Semester ini adalah semester terakhir perkuliahan kelas. Inginnya sih santai-santai saja. Menikmati tingkat akhir di kampus dengan menjadi mahasiswa kuliah-pulang-kuliah-pulang (kupu-kupu). Tugas kuliah tidak perlu diambil pusing: TINGGAL DIKERJAKAN, LALU BERES. Namun pada kenyataanya, angan-angan itu kandas. Bagaimanapun realitas tampak lebih rumit dibanding menyebut empat kata tersebut.

Semuanya bermula ketika mata kuliah Filsafat dan Metodologi Hubungan Internasional (atau biasa disingkat FMHI) menyerang. Dosen mata kuliah ini, RMT (baca: rumit), terkenal dalam memberikan tugas-tugas seabrek. Preseden pun berbicara kalau RMT juga suka membuat tugas-tugas berbasis kelompok dengan dipandu tutor-tutor dari mahasiswa senior. Selain itu, ia terkenal rapi dalam menyusun manajemen kelas yang terstruktur: biasanya RMT memberi tanggung jawab lebih kepada masing-masing ketua kelompok yang dibentuk dalam kelas.

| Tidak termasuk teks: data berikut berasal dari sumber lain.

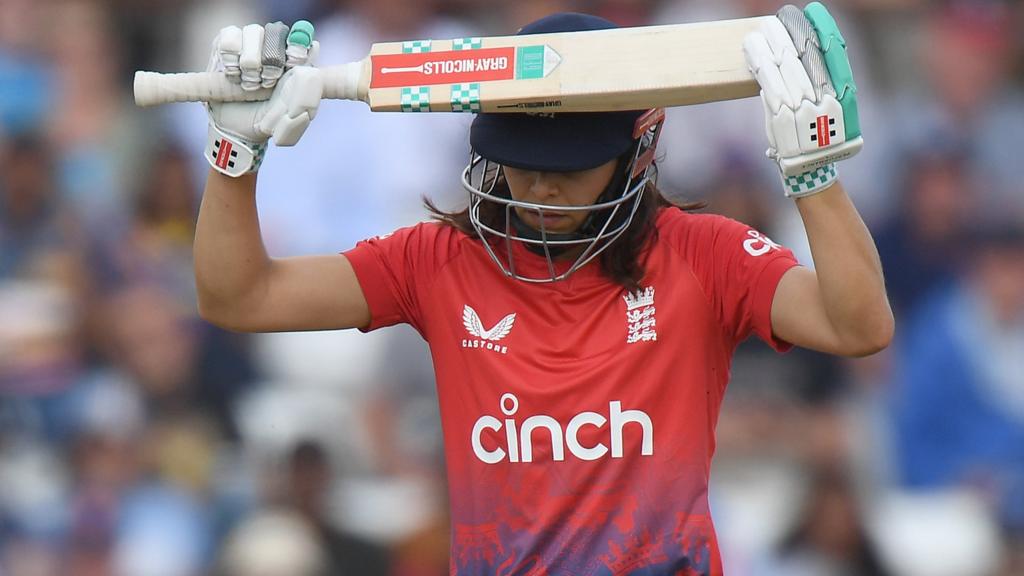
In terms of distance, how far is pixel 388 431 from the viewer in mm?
5992

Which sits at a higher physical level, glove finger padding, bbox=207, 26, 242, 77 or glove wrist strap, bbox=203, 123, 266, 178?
glove finger padding, bbox=207, 26, 242, 77

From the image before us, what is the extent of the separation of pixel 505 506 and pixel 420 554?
259 centimetres

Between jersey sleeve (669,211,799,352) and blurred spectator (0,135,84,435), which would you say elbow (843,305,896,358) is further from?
blurred spectator (0,135,84,435)

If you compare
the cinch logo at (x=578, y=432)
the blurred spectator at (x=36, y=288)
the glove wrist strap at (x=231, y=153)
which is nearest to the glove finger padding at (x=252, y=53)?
the glove wrist strap at (x=231, y=153)

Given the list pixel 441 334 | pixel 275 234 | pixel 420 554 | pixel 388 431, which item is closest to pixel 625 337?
pixel 441 334

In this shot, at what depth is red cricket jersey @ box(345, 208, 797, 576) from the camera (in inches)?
117

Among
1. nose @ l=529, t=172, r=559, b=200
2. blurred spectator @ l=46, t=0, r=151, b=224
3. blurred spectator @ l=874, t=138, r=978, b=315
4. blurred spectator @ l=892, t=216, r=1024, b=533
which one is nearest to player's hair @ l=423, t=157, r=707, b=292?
nose @ l=529, t=172, r=559, b=200

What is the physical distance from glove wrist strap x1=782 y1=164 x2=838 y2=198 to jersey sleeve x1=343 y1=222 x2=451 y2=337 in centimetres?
70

Menurut kabar burung, jika misalnya pada mata kuliah yang diajar oleh RMT sebelumnya (Filsafat Ilmu dan Hubungan Internasional di Amerika) seorang mahasiswa sudah dimandati sebagai ketua kelompok, maka mahasiswa tersebut tidak memiliki kewajiban untuk menjadi ketua kelompok (kapok) lagi di mata kuliah FMHI ini. Entah siapa sebenarnya yang membikin-bikin kabar burung ini. Saya yang sudah menjadi kapok di matkul sebelumnya sih tenang-tenang saja, meskipun tetap jaga-jaga agar tidak ada upaya konspirasi yang memaksa saya menjadi kapok. Sampai di situ, rencana ‘kuliah santai’ di semester ini berjalan lancar.

Untuk jaga-jaga agar tidak dipaksa menjadi ketua kelompok, awalnya saya jual mahal. Biarkan saja mahasiswa lain yang mengajak saya bergabung ke kelompoknya. Ini ditujukan supaya ketika diajak bergabung, saya lantas mengajukan syarat bahwa saya mau bergabung jika dan hanya jika tidak dalam mandat menjadi ketua kelompok. HAHAHA (ketawa jahat).

Benar saja, seorang mahasiswa Batak-Sunda, Dhatu, mau saja saya akal-akali semacam ini. Saya sudah menyangka dia adalah mahasiswa yang akan mengajak saya untuk bergabung membentuk kelompok. Soalnya, di semester-semester sebelumnya, saya pernah membuat semacam aliansi longgar dengan dia bahwa di seluruh matkul yang membutuhkan kelompok kami akan bergabung membentuk kelompok bersama. Membentuk kelompok bersama Dhatu ini sudah teruji unggul dalam banyak hal. Apalagi dalam matkul ini Dhatu memanggil masuk juga anggota ‘Geng Makan’ Chez, Dhyla, Vinka, dan Ghea yang juga sebelum-sebelumnya sering berkelompok bersama kami. Ditambah pula sobat saya Uga yang belakangan saat mata kuliah Bu Junita sempat bikin laman Facebook bernama ‘Ug's Daily’ <- duh alay maneh, Ga.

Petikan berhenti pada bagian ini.